QUOTED PASSAGE:
■ ■ ■

Canadians have been shocked to learn that police in this country have for the second time this year admitted to spying on reporters. What makes the recent disclosures most ironic is not that police officers were the ultimate targets, or that spying was approved in the absence of an actual judge—but that much of the meta-data sought by Montreal police may have already existed on a government server, and could have been obtained without a warrant, thanks to the enactment of the Anti-Terrorism Act (known as “Bill C-51”).
In fact, in his latest annual report to Parliament, Canada’s Privacy Commissioner identified 58 such instances where Canadians’ information was collected and shared without prior judicial approval in the first six months of this year alone.
Whether it’s the Communications Security Establishment (CSE) illegally collecting and sharing Canadians’ metadata with foreign intelligence partners, the RCMP, Vancouver, and Toronto Police departments each individually mopping up entire city blocks full of cell phone information with Stingray surveillance devices, or the Canadian Security Intelligence Service (CSIS) building a secret database and intentionally concealing its existence from Federal Court Judges, Bill C-51 has emboldened all manner of police and security services to push the envelope and end-run Canada’s Privacy Act.

■ ■ ■

INSTRUCTIONS:
- a) Answer these questions using the passage on police surveillance in Canada:
(i) By what name is the Anti-Terrorism Act also known?
(ii) How many instances did Canada's Privacy Commissioner identify in which Canadians' information was collected and shared without prior judicial approval, and over what period?
(iii) Which agency is described as building a secret database and concealing its existence from Federal Court Judges?
- b) Duplicate the passage on police surveillance in Canada from "In fact, in" up to and including "this year alone.".
- c) Pick up the passage on police surveillance in Canada from where it stops and keep writing.
The data that follow come from a separate source.

Excerpt from a data file:
■ ■ ■

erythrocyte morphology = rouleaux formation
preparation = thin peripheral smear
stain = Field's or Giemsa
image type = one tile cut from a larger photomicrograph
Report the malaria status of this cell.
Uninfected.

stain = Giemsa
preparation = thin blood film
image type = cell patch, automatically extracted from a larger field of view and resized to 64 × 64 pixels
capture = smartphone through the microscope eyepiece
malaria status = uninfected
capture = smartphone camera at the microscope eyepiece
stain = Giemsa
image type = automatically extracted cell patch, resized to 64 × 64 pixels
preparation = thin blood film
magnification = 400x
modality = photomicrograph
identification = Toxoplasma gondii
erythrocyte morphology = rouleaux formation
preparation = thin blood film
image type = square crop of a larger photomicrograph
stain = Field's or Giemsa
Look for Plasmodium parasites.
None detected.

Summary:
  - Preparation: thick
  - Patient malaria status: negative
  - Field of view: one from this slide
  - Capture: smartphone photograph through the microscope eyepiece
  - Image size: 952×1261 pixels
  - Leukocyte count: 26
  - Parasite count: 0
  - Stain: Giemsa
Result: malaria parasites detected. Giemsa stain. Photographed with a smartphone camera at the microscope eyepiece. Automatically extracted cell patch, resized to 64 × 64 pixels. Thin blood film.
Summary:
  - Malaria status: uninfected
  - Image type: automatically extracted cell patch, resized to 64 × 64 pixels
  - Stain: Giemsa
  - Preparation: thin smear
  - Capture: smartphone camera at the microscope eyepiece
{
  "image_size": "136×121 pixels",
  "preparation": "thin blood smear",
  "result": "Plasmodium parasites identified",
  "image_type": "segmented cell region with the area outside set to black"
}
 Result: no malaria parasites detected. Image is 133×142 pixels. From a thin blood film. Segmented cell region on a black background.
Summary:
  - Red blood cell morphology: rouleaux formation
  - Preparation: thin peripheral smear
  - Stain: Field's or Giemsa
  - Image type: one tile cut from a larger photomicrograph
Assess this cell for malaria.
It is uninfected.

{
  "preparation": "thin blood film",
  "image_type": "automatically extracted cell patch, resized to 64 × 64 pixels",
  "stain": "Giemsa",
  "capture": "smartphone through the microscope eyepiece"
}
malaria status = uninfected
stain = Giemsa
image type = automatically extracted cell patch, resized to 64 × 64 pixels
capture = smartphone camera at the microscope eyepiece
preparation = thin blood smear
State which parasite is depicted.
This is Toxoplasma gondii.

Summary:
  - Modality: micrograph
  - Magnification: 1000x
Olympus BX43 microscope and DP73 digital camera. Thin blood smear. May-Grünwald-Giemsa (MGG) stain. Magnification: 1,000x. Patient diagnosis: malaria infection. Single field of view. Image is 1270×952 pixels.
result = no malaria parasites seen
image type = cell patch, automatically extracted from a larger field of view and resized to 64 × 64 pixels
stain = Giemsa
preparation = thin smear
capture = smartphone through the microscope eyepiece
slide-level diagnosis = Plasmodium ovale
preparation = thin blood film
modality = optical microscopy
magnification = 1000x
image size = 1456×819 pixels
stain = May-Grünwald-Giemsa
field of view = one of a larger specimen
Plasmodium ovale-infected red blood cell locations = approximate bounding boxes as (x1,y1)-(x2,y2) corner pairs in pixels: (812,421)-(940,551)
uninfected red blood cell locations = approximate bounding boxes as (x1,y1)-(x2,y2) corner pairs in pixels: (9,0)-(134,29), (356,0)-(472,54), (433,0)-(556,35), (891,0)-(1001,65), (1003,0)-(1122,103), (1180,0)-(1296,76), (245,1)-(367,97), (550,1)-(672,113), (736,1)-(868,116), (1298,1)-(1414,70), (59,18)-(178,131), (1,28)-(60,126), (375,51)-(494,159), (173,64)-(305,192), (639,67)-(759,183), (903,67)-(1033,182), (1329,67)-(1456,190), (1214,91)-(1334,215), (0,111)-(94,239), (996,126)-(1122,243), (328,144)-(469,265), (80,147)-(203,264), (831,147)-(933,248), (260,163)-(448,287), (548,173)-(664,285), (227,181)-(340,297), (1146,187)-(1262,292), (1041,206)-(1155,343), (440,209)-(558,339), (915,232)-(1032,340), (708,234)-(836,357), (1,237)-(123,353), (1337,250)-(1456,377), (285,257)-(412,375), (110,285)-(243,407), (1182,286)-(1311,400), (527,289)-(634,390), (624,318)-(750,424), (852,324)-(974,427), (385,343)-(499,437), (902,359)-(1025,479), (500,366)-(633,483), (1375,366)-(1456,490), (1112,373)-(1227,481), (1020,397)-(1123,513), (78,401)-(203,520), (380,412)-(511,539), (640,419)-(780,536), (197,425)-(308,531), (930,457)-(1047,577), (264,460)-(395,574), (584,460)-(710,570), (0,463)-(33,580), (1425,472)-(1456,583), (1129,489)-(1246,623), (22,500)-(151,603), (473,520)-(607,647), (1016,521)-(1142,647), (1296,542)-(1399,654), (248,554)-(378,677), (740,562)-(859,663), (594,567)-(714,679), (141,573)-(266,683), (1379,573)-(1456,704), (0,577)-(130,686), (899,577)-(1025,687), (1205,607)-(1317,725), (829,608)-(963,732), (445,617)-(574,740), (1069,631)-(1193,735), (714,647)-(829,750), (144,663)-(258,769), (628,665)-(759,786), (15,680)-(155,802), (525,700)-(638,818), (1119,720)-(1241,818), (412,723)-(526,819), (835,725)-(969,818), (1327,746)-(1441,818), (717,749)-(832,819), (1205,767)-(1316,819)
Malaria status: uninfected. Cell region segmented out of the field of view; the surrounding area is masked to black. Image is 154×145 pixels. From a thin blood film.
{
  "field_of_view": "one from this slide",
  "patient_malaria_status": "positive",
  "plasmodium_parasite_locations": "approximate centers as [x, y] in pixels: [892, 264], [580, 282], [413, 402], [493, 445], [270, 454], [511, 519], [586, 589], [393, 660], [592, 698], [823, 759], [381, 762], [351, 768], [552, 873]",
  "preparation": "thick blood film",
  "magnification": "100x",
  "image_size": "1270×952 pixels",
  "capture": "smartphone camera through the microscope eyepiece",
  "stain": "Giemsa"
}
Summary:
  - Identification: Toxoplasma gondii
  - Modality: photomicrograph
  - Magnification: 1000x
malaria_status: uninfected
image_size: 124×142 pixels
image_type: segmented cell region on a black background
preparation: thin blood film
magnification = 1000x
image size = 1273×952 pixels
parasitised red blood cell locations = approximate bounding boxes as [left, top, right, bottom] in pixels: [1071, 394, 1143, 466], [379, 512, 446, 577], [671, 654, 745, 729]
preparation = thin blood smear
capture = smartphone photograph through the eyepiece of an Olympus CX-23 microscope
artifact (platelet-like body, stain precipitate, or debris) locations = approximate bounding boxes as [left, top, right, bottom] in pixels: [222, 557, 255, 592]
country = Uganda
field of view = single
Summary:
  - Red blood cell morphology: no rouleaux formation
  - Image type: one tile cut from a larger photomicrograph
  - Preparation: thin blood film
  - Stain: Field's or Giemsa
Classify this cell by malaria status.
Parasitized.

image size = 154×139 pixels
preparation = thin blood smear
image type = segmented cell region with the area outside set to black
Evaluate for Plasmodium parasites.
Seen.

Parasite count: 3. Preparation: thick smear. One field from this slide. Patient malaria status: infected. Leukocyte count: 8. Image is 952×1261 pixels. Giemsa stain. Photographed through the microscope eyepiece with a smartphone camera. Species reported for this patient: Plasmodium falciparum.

■ ■ ■

EXPECTED RESULTS:
- a)
(i) Bill C-51.
(ii) 58 instances, in the first six months of this year.
(iii) The Canadian Security Intelligence Service (CSIS).

- b)
In fact, in his latest annual report to Parliament, Canada’s Privacy Commissioner identified 58 such instances where Canadians’ information was collected and shared without prior judicial approval in the first six months of this year alone.

- c)
In passing Bill C-51, the Harper Government (supported by Justin Trudeau’s Liberal Party), had a chance to refine an outdated information sharing regime. But instead of incorporating the recommendations of both the Air India Inquiry, and the Arar Commission, they chose to pave over old problems with new, hastily crafted legislation, animated to the all too common Conservative soundtrack of “you’re either with us or with the terrorists.” The net result is that we’re left with a confusing mash-up of conflicting, complex, and probably unconstitutional laws.
This state of uncertainty will surely lead to more police forces playing fast and loose with our privacy rights, and most importantly for my 50,000+ friends who work in the police and security services of this country… this uncertainty is precisely how you are about to get filthy rich!
For it would seem there has never been a better time, or in fact an easier time, to go rogue. Never has so much personal information, communications data, and metadata been so readily accessible, both formally and informally, with such little oversight.
Edward Snowden has famously claimed that intercepting nude and racy photos, and sharing them amongst co-workers was “seen as the fringe benefits of surveillance positions.” If you possess such powers in this country, if you have access to a stingray device (and can use it with no paper trail), if you can intercept emails without oversight, then it’s not difficult imagining someone stepping away from the nude photos, and following these simple, totally-not-serious-you-understand-satire-right steps to achieve financial independence.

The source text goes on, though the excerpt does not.